>> Begin Provided data
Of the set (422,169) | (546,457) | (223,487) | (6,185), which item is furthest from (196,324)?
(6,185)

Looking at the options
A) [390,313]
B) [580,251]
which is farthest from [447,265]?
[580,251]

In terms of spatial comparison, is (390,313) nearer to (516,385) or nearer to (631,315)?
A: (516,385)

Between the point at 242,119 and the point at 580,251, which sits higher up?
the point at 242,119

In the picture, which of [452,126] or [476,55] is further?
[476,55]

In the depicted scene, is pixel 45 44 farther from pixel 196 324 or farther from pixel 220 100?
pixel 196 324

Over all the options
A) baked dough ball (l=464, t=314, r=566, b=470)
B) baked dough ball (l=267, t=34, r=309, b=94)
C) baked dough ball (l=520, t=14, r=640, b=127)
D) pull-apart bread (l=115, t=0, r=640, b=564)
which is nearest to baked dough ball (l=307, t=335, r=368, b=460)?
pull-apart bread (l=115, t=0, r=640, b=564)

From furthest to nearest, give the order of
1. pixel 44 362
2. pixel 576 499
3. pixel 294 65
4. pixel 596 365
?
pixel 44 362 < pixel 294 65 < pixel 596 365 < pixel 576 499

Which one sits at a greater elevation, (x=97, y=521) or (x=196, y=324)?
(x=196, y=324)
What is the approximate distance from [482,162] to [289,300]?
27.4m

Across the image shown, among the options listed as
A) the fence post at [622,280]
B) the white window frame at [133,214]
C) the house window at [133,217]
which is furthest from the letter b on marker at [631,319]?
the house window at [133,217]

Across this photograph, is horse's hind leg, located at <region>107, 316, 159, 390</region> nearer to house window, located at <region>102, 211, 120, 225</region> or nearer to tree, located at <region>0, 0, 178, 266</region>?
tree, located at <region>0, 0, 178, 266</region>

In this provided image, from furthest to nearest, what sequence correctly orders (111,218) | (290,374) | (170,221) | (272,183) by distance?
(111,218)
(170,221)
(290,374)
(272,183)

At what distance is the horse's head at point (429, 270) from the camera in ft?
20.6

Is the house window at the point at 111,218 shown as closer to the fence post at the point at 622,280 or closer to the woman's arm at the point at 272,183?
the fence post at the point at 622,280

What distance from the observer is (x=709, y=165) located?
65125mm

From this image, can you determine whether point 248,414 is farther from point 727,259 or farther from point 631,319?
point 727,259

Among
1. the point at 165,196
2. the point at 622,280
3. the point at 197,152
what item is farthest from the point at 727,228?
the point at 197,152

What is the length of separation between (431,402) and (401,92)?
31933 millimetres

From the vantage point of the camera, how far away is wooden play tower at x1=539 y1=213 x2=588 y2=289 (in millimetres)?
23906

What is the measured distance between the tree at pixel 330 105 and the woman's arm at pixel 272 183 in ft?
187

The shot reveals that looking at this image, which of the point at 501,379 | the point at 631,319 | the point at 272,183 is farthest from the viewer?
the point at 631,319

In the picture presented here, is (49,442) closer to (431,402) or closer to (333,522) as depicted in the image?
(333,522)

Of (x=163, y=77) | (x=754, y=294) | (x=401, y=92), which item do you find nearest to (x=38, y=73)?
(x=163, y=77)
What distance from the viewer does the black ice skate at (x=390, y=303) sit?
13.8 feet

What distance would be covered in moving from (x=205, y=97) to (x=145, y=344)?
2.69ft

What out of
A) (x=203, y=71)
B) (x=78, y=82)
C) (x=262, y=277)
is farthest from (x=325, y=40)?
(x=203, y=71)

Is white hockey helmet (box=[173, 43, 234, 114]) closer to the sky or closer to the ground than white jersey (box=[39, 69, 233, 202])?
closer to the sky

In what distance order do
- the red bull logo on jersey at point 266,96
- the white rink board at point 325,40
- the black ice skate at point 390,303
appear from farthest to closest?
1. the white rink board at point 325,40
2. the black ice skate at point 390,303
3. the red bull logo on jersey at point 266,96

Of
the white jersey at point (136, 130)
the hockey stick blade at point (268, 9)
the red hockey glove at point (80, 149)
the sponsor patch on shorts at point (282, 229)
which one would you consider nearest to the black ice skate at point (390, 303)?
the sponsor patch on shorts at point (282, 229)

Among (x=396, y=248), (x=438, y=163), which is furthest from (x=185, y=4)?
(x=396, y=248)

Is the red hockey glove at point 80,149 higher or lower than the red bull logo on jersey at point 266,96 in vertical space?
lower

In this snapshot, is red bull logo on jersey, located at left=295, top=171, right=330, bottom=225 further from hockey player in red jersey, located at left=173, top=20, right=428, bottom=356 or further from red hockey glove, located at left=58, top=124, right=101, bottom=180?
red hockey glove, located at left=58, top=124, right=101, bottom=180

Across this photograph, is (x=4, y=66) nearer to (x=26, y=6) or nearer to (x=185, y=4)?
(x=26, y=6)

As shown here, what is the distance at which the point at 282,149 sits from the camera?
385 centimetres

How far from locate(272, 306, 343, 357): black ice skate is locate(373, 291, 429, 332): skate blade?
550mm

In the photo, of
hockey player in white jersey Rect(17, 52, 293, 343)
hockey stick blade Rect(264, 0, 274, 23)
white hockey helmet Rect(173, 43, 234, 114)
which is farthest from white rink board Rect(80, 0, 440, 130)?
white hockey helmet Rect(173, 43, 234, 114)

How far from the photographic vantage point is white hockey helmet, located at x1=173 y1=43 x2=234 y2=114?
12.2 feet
>> End Provided data
### [Exercise]
Turn all the records above into a numbered list, leaving out the blank lines.

### [Final result]
1. Of the set (422,169) | (546,457) | (223,487) | (6,185), which item is furthest from (196,324)?
2. (6,185)
3. Looking at the options
4. A) [390,313]
5. B) [580,251]
6. which is farthest from [447,265]?
7. [580,251]
8. In terms of spatial comparison, is (390,313) nearer to (516,385) or nearer to (631,315)?
9. A: (516,385)
10. Between the point at 242,119 and the point at 580,251, which sits higher up?
11. the point at 242,119
12. In the picture, which of [452,126] or [476,55] is further?
13. [476,55]
14. In the depicted scene, is pixel 45 44 farther from pixel 196 324 or farther from pixel 220 100?
15. pixel 196 324
16. Over all the options
17. A) baked dough ball (l=464, t=314, r=566, b=470)
18. B) baked dough ball (l=267, t=34, r=309, b=94)
19. C) baked dough ball (l=520, t=14, r=640, b=127)
20. D) pull-apart bread (l=115, t=0, r=640, b=564)
21. which is nearest to baked dough ball (l=307, t=335, r=368, b=460)?
22. pull-apart bread (l=115, t=0, r=640, b=564)
23. From furthest to nearest, give the order of
24. 1. pixel 44 362
25. 2. pixel 576 499
26. 3. pixel 294 65
27. 4. pixel 596 365
28. ?
29. pixel 44 362 < pixel 294 65 < pixel 596 365 < pixel 576 499
30. Which one sits at a greater elevation, (x=97, y=521) or (x=196, y=324)?
31. (x=196, y=324)
32. What is the approximate distance from [482,162] to [289,300]?
33. 27.4m
34. Across the image shown, among the options listed as
35. A) the fence post at [622,280]
36. B) the white window frame at [133,214]
37. C) the house window at [133,217]
38. which is furthest from the letter b on marker at [631,319]?
39. the house window at [133,217]
40. Across this photograph, is horse's hind leg, located at <region>107, 316, 159, 390</region> nearer to house window, located at <region>102, 211, 120, 225</region> or nearer to tree, located at <region>0, 0, 178, 266</region>?
41. tree, located at <region>0, 0, 178, 266</region>
42. In this provided image, from furthest to nearest, what sequence correctly orders (111,218) | (290,374) | (170,221) | (272,183) by distance?
43. (111,218)
44. (170,221)
45. (290,374)
46. (272,183)
47. At what distance is the horse's head at point (429, 270) from the camera in ft?
48. 20.6
49. Is the house window at the point at 111,218 shown as closer to the fence post at the point at 622,280 or closer to the woman's arm at the point at 272,183?
50. the fence post at the point at 622,280
51. What distance from the observer is (x=709, y=165) located?
52. 65125mm
53. From this image, can you determine whether point 248,414 is farther from point 727,259 or farther from point 631,319?
54. point 727,259
55. Among
56. 1. the point at 165,196
57. 2. the point at 622,280
58. 3. the point at 197,152
59. what item is farthest from the point at 727,228?
60. the point at 197,152
61. What is the length of separation between (431,402) and (401,92)?
62. 31933 millimetres
63. From the vantage point of the camera, how far away is wooden play tower at x1=539 y1=213 x2=588 y2=289 (in millimetres)?
64. 23906
65. What is the measured distance between the tree at pixel 330 105 and the woman's arm at pixel 272 183 in ft?
66. 187
67. The shot reveals that looking at this image, which of the point at 501,379 | the point at 631,319 | the point at 272,183 is farthest from the viewer?
68. the point at 631,319
69. In the picture presented here, is (49,442) closer to (431,402) or closer to (333,522) as depicted in the image?
70. (333,522)
71. Of (x=163, y=77) | (x=754, y=294) | (x=401, y=92), which item do you find nearest to (x=38, y=73)?
72. (x=163, y=77)
73. What distance from the viewer does the black ice skate at (x=390, y=303) sit?
74. 13.8 feet
75. What distance would be covered in moving from (x=205, y=97) to (x=145, y=344)?
76. 2.69ft
77. What out of
78. A) (x=203, y=71)
79. B) (x=78, y=82)
80. C) (x=262, y=277)
81. is farthest from (x=325, y=40)?
82. (x=203, y=71)
83. Is white hockey helmet (box=[173, 43, 234, 114]) closer to the sky or closer to the ground than white jersey (box=[39, 69, 233, 202])?
84. closer to the sky
85. In what distance order do
86. - the red bull logo on jersey at point 266,96
87. - the white rink board at point 325,40
88. - the black ice skate at point 390,303
89. appear from farthest to closest?
90. 1. the white rink board at point 325,40
91. 2. the black ice skate at point 390,303
92. 3. the red bull logo on jersey at point 266,96
93. Of
94. the white jersey at point (136, 130)
95. the hockey stick blade at point (268, 9)
96. the red hockey glove at point (80, 149)
97. the sponsor patch on shorts at point (282, 229)
98. which one would you consider nearest to the black ice skate at point (390, 303)?
99. the sponsor patch on shorts at point (282, 229)
100. Among (x=396, y=248), (x=438, y=163), which is furthest from (x=185, y=4)?
101. (x=396, y=248)
102. Is the red hockey glove at point 80,149 higher or lower than the red bull logo on jersey at point 266,96 in vertical space?
103. lower
104. In this snapshot, is red bull logo on jersey, located at left=295, top=171, right=330, bottom=225 further from hockey player in red jersey, located at left=173, top=20, right=428, bottom=356 or further from red hockey glove, located at left=58, top=124, right=101, bottom=180?
105. red hockey glove, located at left=58, top=124, right=101, bottom=180
106. Across this photograph, is (x=4, y=66) nearer to (x=26, y=6) or nearer to (x=185, y=4)?
107. (x=26, y=6)
108. As shown here, what is the distance at which the point at 282,149 sits from the camera?
109. 385 centimetres
110. How far from locate(272, 306, 343, 357): black ice skate is locate(373, 291, 429, 332): skate blade?
111. 550mm
112. In the photo, of
113. hockey player in white jersey Rect(17, 52, 293, 343)
114. hockey stick blade Rect(264, 0, 274, 23)
115. white hockey helmet Rect(173, 43, 234, 114)
116. which is farthest from white rink board Rect(80, 0, 440, 130)?
117. white hockey helmet Rect(173, 43, 234, 114)
118. How far from the photographic vantage point is white hockey helmet, located at x1=173 y1=43 x2=234 y2=114?
119. 12.2 feet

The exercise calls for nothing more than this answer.